03 November 2016

Did Sebi just score a self-goal on stock advice and free speech?

I have a piece in today’s ET “Did Sebi just score a self-goal on stock advice and free speech?” where I argue that the consultation paper of SEBI lacks internal logic, and would hurt investors rather than protect them. The restrictions on free speech would make Warren Buffet (if he chose to come to India, or commented on Indian stocks) a criminal. Please find below the full piece:

SEBI has come out with a consultation paper to modify the existing regulations of investment advisors, distributors and research analysts. The proposed amendments should be abandoned, commas and full stops included. As proposed, they would hurt investors, mandate un-suitable products to investors, fight the law of economics (unsuccessfully), outlaw honest conduct as fraud and place unconstitutional restrictions on your and my freedom of speech.

The current regulatory landscape is as follows. We have 80,000 odd distributors of mutual funds. These are agents of mutual funds and receive a commission from the funds. This is a conflicted model as it incentivises distributors to sell the products juiciest for themselves, not the most appropriate for the investor.
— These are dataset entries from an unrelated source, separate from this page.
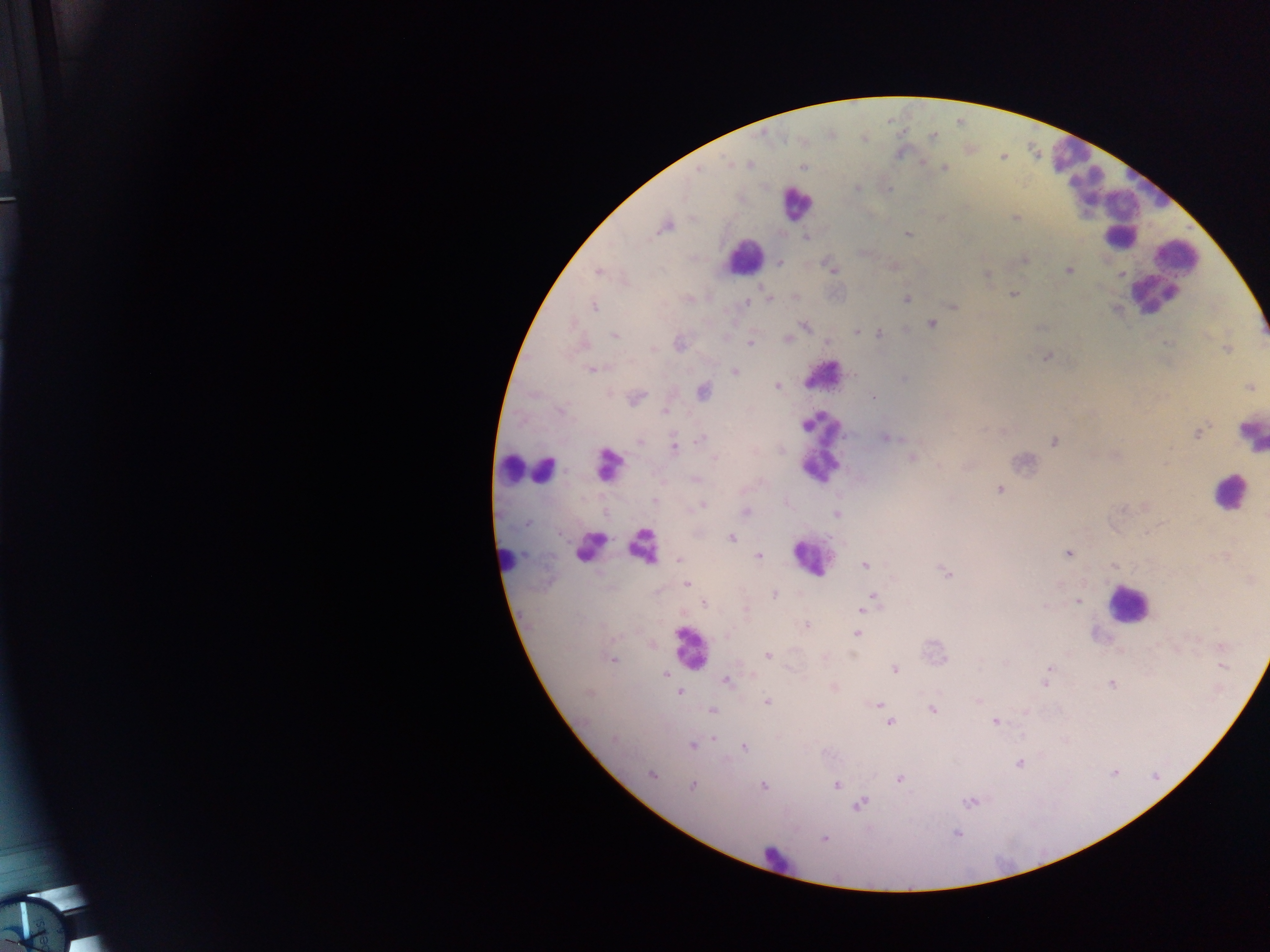

Approximate centers as (x, y) in pixels.
Summary:
  - Leukocyte locations (subset; some below the resolvable size): (1075, 168), (1136, 194), (795, 204), (1119, 236), (743, 255), (1180, 258), (1151, 295), (824, 375), (1250, 434), (819, 444), (608, 465), (512, 468), (543, 469), (1228, 493), (592, 545), (640, 546), (811, 558), (506, 559), (1126, 604), (689, 648), (780, 860)
  - Malaria parasite locations: (933, 136), (731, 164), (748, 165), (802, 166), (944, 168), (698, 170), (857, 188), (888, 189), (1015, 218), (666, 226), (909, 235), (806, 237), (1024, 260), (780, 263), (832, 269), (1069, 270), (598, 271), (987, 275), (1013, 295), (769, 298), (795, 298), (906, 299), (747, 303), (593, 306), (954, 306), (932, 324), (804, 326), (857, 332), (879, 333), (614, 335), (788, 339), (750, 342), (828, 343), (679, 344), (653, 349), (1227, 349), (1046, 357), (592, 369), (735, 372), (904, 378), (777, 386), (1248, 387), (701, 391), (635, 397), (873, 397), (561, 411), (665, 412), (1198, 433), (886, 437), (702, 438), (639, 442), (1054, 442), (674, 446), (912, 457), (714, 458), (695, 479), (999, 489), (655, 500), (701, 506), (745, 512), (836, 514), (527, 523), (731, 538), (1068, 553), (759, 556), (679, 559), (865, 564), (1115, 565), (946, 572), (687, 584), (774, 594), (874, 597), (1078, 601), (704, 604), (866, 606), (862, 609), (746, 611), (807, 625), (857, 634), (726, 636), (768, 655), (614, 659), (1223, 667), (1049, 668), (895, 669), (665, 673), (727, 682), (1045, 682), (1111, 684), (680, 691), (767, 702), (878, 705), (932, 709), (712, 711), (890, 722), (995, 722), (715, 737), (614, 738), (692, 745), (745, 747), (1019, 763), (652, 774), (900, 779), (836, 785), (692, 786), (764, 786), (969, 802), (861, 803), (956, 834), (824, 839)
  - Country: Ghana
  - Preparation: thick blood film
  - Image size: 1270×952 pixels
  - Field of view: single
  - Capture: mobile-phone photograph through a microscope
This has been tackled by SEBI in a three-pronged approach. Limit commissions aggressively, strict disclosure norms of what is shared with the distributor and imposition of fiduciary standards on the distributors. Then there are advisors who advise clients for a fee and are not permitted a commission, though their distribution arm may charge such commission on a disclosed basis. Distributors of mutual funds are today exempt from registering as an investment advisor so long as they give incidental advice, which in fact they are obligated to give based on a 2011 circular of SEBI. Specifically, they are obliged to study the financial situation, investment experience, and investment objectives of the investor before recommending a product.

Now SEBI seeks to take away the advisory exemption to distributors. This seemingly innocuous move will have catastrophic consequences. While we have over 500 registered advisors, by my estimate, those who are advisors without any affiliated distribution function would run in single digits. It is not economically viable to be pure a play advisor. Dangerously, such a regulatory fatwa would force distributors, not to register as advisors, but rather to stop their advisory role. People assume this will hurt distributors. In fact, distributors will be happy to give up the advisory role which imposes a cost and a fiduciary obligation on them and little revenue. The sole loser of this move will be the investor. Distributors will not only obtain the ability to sell products without a basic check on the risk profile and risk appetite of the client, but the law will force the distributor to sell unsuitable products to investors, for without proper advice there can never be a proper sale. This is an avoidable regulatory self-goal.

The second proposal of the SEBI paper is to disallow a division of the investment advisor to provide distribution and execution or orders. Instead, it mandates the separate arm to be set up as a separate subsidiary. For this it relies on RBI mandating banks to set up separate subsidiaries to provide advice and not directly by the bank. The reason RBI has mandated the subsidiary model is not to help investors, but to protect the banks from investors claiming that they have been defrauded or sold unsuitable products by the bank. This too would be investor unfriendly.

The third proposal is the most innocuous sounding, but the most dangerous. It seeks to curb providing securities specific recommendations through SMS, email, blog, chats, social media etc. unless that person is a registered investment advisor. Not only that, it proposes to categorise such communications by itself as fraudulent. The charge of fraud requires proving intent to defraud, material mis-statement, causation and actual harm. All four seem not required to prove fraud if you share an honest opinion about a listed company on WhatsApp. In addition, it would make Warren Buffet (if he were based in India) a criminal as he shares his views on a large number of companies. The following statement from his annual letter to shareholders could land him in jail for up to 10 years “Precision Castparts Corp. (“PCC”), a business that we purchased a month ago for more than $32 billion of cash. PCC fits perfectly into the Berkshire model and will substantially increase our normalized per-share earning power.” However, a graduate who wishes to register with SEBI is fine commenting on all and sundry companies. The proposal will chill whistle blowing, chill factual and analytical communication about listed companies in general, and impose a constitutionally impermissible restriction on freedom of speech.

Finally, the paper discusses the Research Analyst Regulations of SEBI. Any person who provides research reports giving buy/sell/hold recommendations, or provides an opinion on listed companies is obligated to register with SEBI. The paper seeks to impose suitability obligations on the analyst ensuring “that the research service offered to the investor is based on overall financial situation and investment objectives of the client.” A research report is typically shared en masse often with thousands of people. Imposing a suitability requirement would be unworkable and is the task of the client’s investment advisors.

SEBI is clearly the most open regulator in terms of listening to comments and it is hoped that they will abandon this entire project, perhaps retaining only the full stops.